[Rows from a dataset on spatial reasoning]
┌────────

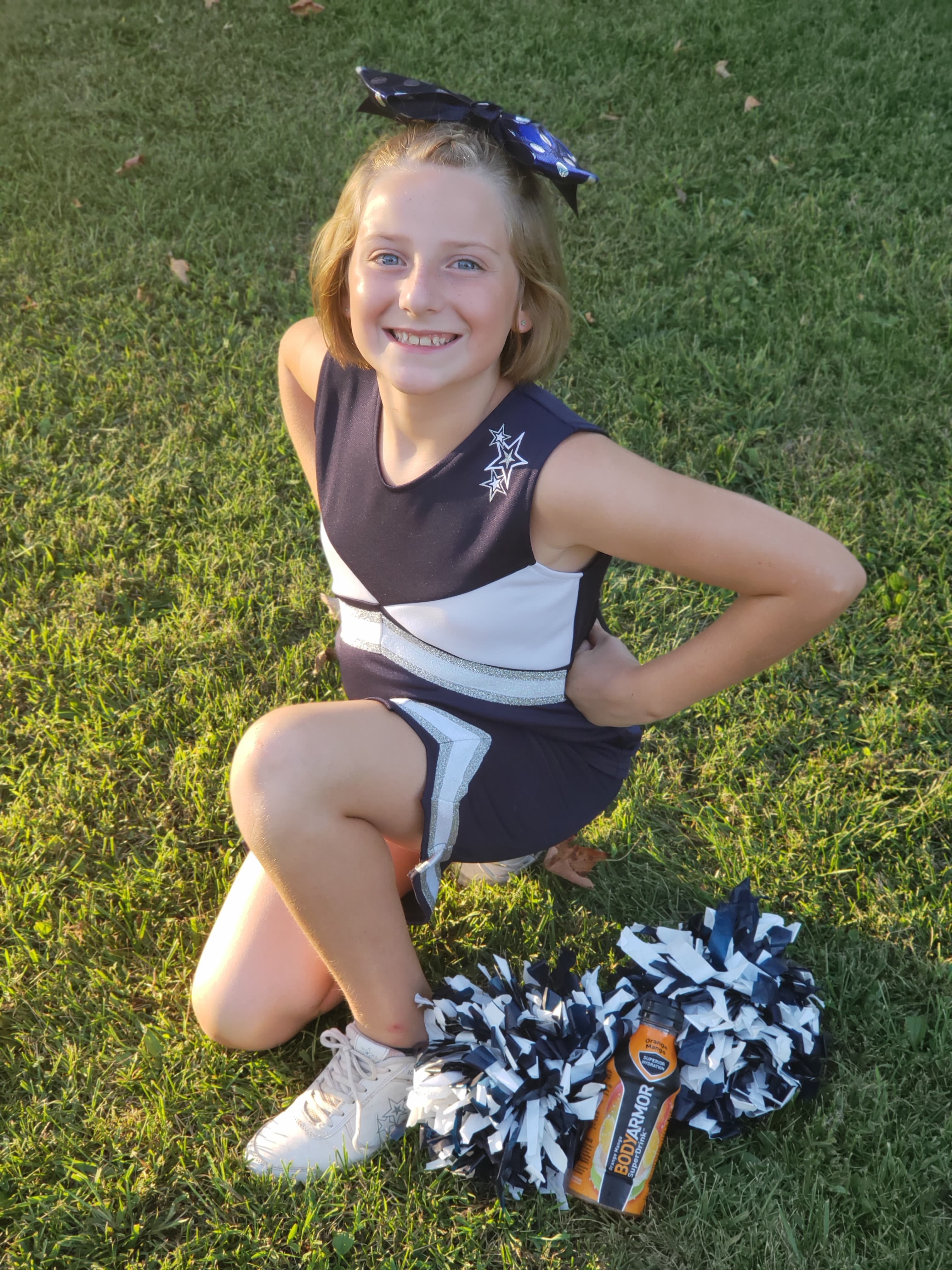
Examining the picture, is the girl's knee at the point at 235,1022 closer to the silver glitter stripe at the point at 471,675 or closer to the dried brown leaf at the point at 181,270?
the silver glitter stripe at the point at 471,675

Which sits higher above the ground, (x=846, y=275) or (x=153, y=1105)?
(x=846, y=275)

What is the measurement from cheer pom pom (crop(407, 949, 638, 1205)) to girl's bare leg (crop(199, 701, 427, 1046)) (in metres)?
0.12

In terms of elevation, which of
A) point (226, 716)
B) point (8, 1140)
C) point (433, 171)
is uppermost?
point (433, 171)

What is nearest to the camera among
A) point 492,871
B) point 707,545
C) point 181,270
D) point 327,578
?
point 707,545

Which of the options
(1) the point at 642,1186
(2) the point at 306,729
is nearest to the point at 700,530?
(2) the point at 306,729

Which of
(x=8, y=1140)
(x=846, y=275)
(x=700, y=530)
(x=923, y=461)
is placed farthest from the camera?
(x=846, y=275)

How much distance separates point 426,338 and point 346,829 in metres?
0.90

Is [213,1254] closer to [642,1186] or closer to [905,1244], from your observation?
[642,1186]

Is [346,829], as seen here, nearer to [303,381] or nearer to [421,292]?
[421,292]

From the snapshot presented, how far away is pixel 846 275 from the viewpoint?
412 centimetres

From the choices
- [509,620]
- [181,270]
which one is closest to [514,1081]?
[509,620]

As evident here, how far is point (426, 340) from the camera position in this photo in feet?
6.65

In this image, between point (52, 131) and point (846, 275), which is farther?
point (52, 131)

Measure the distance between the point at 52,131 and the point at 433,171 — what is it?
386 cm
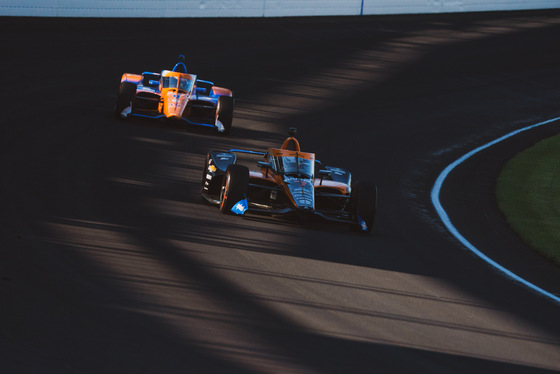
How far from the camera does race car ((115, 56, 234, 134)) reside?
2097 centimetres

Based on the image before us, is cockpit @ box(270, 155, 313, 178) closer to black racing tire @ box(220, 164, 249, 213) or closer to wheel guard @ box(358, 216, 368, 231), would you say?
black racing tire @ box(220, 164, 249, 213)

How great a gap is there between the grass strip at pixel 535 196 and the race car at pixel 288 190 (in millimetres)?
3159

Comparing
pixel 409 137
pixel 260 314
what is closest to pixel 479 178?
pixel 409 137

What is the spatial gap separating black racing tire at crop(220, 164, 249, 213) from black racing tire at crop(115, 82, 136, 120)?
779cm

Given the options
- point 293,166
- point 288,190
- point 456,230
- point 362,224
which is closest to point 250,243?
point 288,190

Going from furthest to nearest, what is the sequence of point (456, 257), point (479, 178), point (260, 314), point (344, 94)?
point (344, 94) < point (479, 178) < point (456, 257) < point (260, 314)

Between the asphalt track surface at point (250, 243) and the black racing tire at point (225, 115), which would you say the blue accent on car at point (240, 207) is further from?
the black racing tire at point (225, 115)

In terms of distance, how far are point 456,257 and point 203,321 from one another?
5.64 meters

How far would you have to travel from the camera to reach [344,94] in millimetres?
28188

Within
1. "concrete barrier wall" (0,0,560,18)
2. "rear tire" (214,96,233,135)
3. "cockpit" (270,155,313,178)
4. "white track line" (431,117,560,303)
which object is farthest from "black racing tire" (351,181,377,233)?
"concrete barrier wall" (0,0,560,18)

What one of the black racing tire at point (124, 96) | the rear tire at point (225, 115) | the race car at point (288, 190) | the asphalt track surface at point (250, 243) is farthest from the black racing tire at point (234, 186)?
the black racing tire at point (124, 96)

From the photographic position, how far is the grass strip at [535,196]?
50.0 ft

└────────

Exercise task: Convert the stretch of the records from the line containing "What is the spatial" through the line containing "point (344, 94) <" into a Markdown table with the columns Row and Line, leaving out blank lines.

The completed task:
| Row | Line |
|---|---|
| 1 | What is the spatial gap separating black racing tire at crop(220, 164, 249, 213) from black racing tire at crop(115, 82, 136, 120)? |
| 2 | 779cm |
| 3 | Given the options |
| 4 | - point 293,166 |
| 5 | - point 288,190 |
| 6 | - point 456,230 |
| 7 | - point 362,224 |
| 8 | which is closest to point 250,243? |
| 9 | point 288,190 |
| 10 | Going from furthest to nearest, what is the sequence of point (456, 257), point (479, 178), point (260, 314), point (344, 94)? |
| 11 | point (344, 94) < point (479, 178) < point (456, 257) < point (260, 314) |